WHAT THIS TASK INVOLVES:
Recast every line of the records below as a Markdown table with the columns "Row" and "Line", numbering the rows in order. Skip blank lines and leave the pictures out.

Questions about pictured scenes

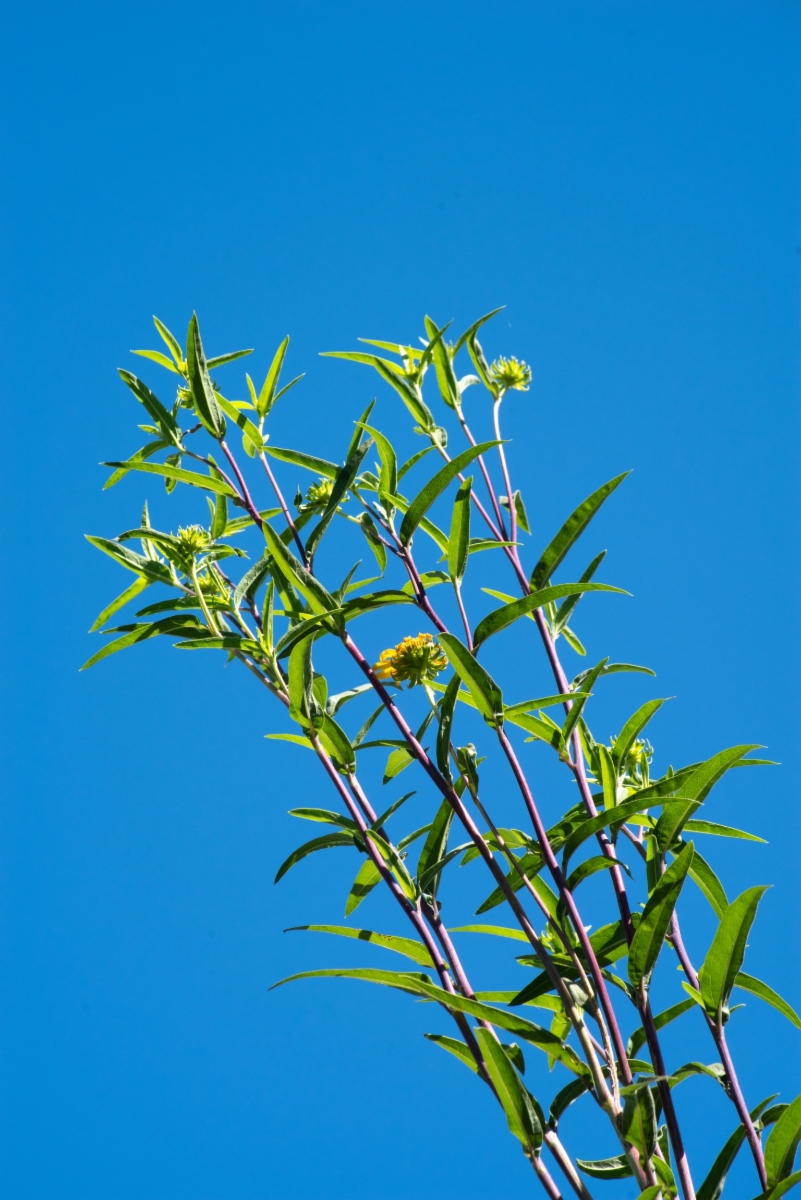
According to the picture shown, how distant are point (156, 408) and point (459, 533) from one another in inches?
16.1

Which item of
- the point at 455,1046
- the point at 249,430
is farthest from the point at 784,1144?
the point at 249,430

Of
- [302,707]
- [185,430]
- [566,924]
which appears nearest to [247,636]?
[302,707]

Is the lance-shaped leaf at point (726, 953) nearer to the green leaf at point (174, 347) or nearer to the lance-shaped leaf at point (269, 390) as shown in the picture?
the lance-shaped leaf at point (269, 390)

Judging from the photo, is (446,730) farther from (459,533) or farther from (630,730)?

IN RESPONSE:
| Row | Line |
|---|---|
| 1 | According to the picture shown, how distant are point (156, 408) and point (459, 533) from one another in inches? |
| 2 | 16.1 |
| 3 | Which item of |
| 4 | - the point at 455,1046 |
| 5 | - the point at 249,430 |
| 6 | is farthest from the point at 784,1144? |
| 7 | the point at 249,430 |
| 8 | Of |
| 9 | - [302,707] |
| 10 | - [185,430] |
| 11 | - [566,924] |
| 12 | which appears nearest to [247,636]? |
| 13 | [302,707] |
| 14 | Is the lance-shaped leaf at point (726, 953) nearer to the green leaf at point (174, 347) or nearer to the lance-shaped leaf at point (269, 390) as shown in the picture? |
| 15 | the lance-shaped leaf at point (269, 390) |
| 16 | Judging from the photo, is (446,730) farther from (459,533) or farther from (630,730)? |